You're completely right - in an apples-to-apples comparison Python, C++ and C# come out on top.

One of the biggest tricks that Python has up its sleeves is its ability to leverage compiled C/C++ plugins and wrap them up inside Python's runtimes as if they were python code. That way you get all the nice things about Python itself being interpreted (line by line step through, REPL for quick prototyping/trial-and-error )and all the benefits of the compiled extension (super super fast).

Once you get into the Python ecosystem, you'll notice that this pattern is super common, maths and ML libraries that seem like they should be performance sensitive are actually written in C/C++ with a Python wrapper around them (Torch, Tensorflow, Numpy, ScikitLearn). Torch and TF are particularly powerful because they are partially written in C code that specifically targets GPU hardware as opposed to standard CPUs.

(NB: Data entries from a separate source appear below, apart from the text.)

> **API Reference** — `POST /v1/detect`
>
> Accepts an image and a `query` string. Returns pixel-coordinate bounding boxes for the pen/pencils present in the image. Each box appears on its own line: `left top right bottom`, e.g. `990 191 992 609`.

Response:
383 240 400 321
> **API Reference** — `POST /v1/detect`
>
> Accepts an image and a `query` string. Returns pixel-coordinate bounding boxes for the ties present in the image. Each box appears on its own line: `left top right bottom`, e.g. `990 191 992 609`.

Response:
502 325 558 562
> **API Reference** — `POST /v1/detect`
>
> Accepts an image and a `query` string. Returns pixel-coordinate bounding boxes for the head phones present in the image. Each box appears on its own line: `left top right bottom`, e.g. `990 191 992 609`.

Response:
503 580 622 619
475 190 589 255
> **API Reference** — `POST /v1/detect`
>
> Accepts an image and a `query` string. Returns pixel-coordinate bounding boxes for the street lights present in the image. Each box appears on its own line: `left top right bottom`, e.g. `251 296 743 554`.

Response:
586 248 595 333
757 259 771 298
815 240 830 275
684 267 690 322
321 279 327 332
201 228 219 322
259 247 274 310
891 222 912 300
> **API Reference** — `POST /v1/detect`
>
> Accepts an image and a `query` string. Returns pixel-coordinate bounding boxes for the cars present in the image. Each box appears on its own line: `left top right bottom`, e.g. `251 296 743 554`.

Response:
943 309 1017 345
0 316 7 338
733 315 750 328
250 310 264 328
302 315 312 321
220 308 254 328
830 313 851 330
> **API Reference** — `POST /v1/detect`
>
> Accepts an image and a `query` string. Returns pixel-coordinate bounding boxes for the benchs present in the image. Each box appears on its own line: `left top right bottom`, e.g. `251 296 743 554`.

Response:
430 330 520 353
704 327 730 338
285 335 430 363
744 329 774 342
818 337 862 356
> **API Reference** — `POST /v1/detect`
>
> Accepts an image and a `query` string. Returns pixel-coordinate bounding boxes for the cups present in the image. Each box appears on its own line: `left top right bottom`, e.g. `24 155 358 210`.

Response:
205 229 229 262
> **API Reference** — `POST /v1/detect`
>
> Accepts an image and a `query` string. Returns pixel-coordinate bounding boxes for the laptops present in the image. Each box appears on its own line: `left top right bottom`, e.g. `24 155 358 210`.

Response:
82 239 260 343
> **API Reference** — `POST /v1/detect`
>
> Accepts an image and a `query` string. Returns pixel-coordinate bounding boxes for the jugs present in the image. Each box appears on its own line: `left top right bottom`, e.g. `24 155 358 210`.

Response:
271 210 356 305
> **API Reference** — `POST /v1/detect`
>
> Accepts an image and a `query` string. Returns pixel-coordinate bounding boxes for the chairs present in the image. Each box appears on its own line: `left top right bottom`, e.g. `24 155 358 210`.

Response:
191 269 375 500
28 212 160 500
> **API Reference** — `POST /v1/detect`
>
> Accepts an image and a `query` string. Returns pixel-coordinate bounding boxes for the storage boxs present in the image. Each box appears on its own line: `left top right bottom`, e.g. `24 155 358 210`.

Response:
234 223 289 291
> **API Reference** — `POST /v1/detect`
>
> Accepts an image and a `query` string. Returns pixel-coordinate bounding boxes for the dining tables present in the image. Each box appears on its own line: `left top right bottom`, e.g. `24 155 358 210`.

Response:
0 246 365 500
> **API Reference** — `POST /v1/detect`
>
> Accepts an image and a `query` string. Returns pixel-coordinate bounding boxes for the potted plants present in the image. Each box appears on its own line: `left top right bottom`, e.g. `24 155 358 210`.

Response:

You ask whether data scientists should learn any other languages? In short, yes I think they should! Many data scientists come from a mathematical background and learn programming second - I came from software engineering and learned the maths second - I actually think having a solid background in the software side of things made me a better and more capable data scientist - with a low level understanding of the silicon underneath you can write more efficient code etc.

Of course that's just my opinion and I suppose the trade off is that it takes me a little longer to do the formal stats/maths side of things.

Thank you, I think I'll have to prioritize python on my todo list.